:: Written instruction 1 ::
Say whether each statement agrees with the post about school closures: (a) the announcement about schools came on a Sunday, (b) Tony is able to work from home, (c) the writer reworked the schedule at least twice that week. Answer each with yes or no, and quote the deciding words of the post.

++++ Extract provided ++++

It has been a time of massive adjustment for our household. It’s time to take a breath. Let’s recap.
Thanks to the Sunday of Tumult (22 March) wherein the east coast of Australia speedily jumped within the day from “self-isolate as far as possible but SCHOOLS ARE DEFINITELY STAYING OPEN” to “Wait… we’re closing the schools! Except for those in ‘essential services’, whatever that means — sort yerselves out?” to the Federal government stepping in just hours later and yelling, “SCHOOLS ARE DEFINITELY STAYING OPEN! Take your kids out at your own discretion and peril!” I paraphrase. But it was an abysmal day for Not Confusing the Australian Public, with many of us in the communication field screaming silently.

All this happened on that Sunday, with the PM’s press conference reverberating through social media well after 9:30pm AEST. Meanwhile, some peeps in Queensland still awake were going, “Wait… what? School? Huh?” and I’m trying to explain Australian politics to Singaporeans unused to State and Federal governments from different sides of politics seemingly running off in parallel to do their own thing for the good of the realm and then colliding into each other in stretches of dark tunnels. It’s a far, far cry from a benevolent totalitarian government steadily rolling out Year 55 of its 100-year plan and counting. It’s easier to be organised when you have a single head for a single body.
The announcement about schools came on Sunday. We had all of a single Monday to sort ourselves out and then that was it — Tuesday was Thundercats are Go. Whenever I encounter a post from Singaporeans wringing their hands about how crazy it was to co-educate their children on Wednesday past while still working from home, I think of all the lead time they have to transition to juggling work and teaching full-time, and laugh and laugh and laugh.
I hold two part-time jobs, with the second gig now in jeopardy as things change but then I have also blessedly picked up another client. It’s a much smaller gig but I’m hardly ungrateful. The nature of Tony’s job means he can’t work from home, which means I’m flying solo and suddenly keenly aware and appreciative of what my own mother had to put up with as a single working mother dragging me along home to home as she tutored other people’s kids.
It hasn’t been straightforward. Teachers themselves are on a steep learning curve, and the announcements, resources, assignments and advice fly in thick and fast from multiple directions. That Monday after the announcement, I spent a few hours that night trying to consolidate the sum total of the kids’ obligations to school before chunking it down into a reasonable work program for each of them that would fit around my priorities and vice versa. I ended up having to rework that schedule at least twice during that week before giving up altogether and teaching each kid separately. My weekend got burnt to a crisp trying to catch up with my day job.

++++ Data for processing ++++

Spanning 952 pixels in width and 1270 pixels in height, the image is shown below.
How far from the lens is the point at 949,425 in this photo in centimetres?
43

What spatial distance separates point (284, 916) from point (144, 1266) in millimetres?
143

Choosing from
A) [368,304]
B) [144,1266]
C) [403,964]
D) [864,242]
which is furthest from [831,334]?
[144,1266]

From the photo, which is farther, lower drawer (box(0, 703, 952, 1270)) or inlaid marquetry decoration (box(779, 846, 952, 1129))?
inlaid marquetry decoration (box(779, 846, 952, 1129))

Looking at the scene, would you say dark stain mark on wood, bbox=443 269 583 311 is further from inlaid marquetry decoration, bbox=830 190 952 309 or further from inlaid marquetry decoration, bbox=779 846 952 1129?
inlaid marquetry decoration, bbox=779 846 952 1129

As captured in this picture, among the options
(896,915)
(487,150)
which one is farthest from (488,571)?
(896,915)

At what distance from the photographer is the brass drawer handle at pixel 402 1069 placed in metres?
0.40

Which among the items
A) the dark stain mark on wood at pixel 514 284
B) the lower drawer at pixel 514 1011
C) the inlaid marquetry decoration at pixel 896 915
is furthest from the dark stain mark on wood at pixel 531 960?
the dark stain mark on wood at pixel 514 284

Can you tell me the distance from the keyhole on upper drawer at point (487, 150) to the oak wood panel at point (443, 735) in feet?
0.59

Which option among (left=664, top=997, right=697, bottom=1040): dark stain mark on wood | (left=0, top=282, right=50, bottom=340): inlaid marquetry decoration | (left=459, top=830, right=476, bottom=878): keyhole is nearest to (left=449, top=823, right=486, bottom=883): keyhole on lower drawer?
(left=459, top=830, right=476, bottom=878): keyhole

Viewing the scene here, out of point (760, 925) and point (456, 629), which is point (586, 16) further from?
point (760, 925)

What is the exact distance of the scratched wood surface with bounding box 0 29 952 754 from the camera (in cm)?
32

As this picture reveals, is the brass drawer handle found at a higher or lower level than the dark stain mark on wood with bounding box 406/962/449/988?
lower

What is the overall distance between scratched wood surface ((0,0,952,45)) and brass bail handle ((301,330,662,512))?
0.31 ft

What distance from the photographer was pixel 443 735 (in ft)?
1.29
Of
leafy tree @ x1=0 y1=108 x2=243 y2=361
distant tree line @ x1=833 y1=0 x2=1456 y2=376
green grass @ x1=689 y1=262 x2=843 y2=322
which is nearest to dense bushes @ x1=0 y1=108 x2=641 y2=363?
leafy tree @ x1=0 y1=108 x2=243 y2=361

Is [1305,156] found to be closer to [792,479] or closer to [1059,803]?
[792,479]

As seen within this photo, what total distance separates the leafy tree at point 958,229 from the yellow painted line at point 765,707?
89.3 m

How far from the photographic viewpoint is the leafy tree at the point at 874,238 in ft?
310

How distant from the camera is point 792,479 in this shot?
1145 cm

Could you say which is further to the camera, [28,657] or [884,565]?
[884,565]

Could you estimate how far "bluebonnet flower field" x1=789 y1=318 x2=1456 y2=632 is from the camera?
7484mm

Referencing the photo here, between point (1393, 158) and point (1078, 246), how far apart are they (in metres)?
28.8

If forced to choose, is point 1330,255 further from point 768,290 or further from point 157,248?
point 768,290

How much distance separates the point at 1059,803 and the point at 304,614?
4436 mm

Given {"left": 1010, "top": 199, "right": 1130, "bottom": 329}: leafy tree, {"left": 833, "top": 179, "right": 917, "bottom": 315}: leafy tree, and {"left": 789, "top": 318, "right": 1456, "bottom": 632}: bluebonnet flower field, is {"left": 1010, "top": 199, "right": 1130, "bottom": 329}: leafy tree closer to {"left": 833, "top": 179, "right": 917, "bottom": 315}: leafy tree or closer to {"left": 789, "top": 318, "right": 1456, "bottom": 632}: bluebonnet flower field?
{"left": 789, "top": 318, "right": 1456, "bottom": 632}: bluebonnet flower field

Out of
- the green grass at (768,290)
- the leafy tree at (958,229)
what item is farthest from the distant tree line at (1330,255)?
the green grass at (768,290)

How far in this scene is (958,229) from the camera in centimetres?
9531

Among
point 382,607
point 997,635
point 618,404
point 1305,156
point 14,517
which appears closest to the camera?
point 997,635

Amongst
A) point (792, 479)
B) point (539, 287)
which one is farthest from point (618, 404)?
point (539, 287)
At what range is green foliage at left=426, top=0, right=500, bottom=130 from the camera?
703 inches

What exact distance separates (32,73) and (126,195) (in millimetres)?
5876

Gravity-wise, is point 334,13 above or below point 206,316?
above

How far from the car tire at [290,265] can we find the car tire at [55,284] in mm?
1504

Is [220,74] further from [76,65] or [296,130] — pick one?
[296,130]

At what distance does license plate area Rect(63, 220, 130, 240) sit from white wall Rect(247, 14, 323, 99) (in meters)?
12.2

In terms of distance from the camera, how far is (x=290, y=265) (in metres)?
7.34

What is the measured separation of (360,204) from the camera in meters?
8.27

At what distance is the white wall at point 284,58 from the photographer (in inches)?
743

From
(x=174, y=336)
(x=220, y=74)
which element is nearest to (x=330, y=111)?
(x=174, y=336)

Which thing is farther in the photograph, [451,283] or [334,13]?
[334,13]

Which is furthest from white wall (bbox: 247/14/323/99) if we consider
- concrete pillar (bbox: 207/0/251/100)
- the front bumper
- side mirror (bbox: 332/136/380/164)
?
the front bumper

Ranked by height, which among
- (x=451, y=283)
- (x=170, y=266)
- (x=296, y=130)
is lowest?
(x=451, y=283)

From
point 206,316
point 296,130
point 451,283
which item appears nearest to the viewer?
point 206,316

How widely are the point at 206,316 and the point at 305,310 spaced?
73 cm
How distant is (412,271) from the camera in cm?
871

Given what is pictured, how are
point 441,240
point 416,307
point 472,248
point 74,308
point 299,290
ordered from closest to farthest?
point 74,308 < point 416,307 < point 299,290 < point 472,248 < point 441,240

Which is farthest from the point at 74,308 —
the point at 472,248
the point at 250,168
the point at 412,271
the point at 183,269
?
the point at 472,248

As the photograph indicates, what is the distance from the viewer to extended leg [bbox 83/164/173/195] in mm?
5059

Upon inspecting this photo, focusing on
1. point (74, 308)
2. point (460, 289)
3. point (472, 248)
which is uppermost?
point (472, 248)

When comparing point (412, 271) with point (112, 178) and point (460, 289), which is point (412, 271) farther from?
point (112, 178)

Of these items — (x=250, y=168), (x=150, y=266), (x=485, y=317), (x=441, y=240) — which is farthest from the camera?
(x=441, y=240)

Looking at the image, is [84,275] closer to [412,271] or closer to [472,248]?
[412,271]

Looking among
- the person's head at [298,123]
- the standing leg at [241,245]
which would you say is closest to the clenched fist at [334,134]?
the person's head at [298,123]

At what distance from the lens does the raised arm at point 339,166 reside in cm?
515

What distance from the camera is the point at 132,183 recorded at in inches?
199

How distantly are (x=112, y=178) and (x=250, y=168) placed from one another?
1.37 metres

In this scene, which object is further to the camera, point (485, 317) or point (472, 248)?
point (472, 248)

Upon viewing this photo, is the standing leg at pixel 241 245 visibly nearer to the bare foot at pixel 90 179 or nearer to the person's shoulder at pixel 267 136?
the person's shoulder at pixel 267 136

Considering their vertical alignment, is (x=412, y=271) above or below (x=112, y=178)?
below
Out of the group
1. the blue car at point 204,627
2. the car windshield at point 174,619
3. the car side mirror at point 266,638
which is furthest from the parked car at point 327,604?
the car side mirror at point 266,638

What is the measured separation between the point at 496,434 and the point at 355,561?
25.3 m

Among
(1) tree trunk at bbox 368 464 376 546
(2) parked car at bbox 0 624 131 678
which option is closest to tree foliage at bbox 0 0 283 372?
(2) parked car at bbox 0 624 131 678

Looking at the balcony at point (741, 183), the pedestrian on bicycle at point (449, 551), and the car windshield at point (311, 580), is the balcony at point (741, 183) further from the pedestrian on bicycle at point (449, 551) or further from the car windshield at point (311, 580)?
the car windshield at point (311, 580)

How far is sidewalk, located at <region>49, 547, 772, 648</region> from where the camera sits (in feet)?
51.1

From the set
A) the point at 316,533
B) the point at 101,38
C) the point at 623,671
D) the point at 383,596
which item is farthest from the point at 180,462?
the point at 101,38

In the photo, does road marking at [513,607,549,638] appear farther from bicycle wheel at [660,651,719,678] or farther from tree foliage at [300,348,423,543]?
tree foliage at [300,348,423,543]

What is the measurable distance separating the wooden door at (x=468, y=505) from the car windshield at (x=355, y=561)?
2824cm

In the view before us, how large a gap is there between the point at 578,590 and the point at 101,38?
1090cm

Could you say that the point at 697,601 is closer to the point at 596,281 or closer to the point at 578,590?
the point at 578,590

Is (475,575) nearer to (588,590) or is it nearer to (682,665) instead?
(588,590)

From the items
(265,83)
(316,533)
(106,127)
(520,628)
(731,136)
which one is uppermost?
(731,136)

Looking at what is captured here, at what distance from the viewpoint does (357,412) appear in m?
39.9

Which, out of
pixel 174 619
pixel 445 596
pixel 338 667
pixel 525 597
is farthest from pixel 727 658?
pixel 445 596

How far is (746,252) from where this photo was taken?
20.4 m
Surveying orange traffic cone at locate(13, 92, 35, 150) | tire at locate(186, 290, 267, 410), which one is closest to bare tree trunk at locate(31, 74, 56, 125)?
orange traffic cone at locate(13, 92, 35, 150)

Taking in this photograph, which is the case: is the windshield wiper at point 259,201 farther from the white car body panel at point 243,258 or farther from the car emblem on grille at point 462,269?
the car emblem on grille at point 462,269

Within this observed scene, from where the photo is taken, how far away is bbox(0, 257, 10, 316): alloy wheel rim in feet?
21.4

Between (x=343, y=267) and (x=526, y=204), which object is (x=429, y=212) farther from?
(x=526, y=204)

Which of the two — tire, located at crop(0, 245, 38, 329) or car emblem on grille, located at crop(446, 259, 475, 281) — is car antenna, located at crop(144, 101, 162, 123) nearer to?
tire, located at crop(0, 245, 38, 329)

++++

:: Written instruction 2 ::
Extract every line of the records that contains the string "items", where case counts.

:: Expected output 1 ::
(a) Yes: "The announcement about schools came on Sunday."
(b) No: "The nature of Tony’s job means he can’t work from home"
(c) Yes: "I ended up having to rework that schedule at least twice during that week"

:: Expected output 2 ::
Which among the items
Of these items — (x=250, y=168), (x=150, y=266), (x=485, y=317), (x=441, y=240) — which is farthest from the camera?
From the items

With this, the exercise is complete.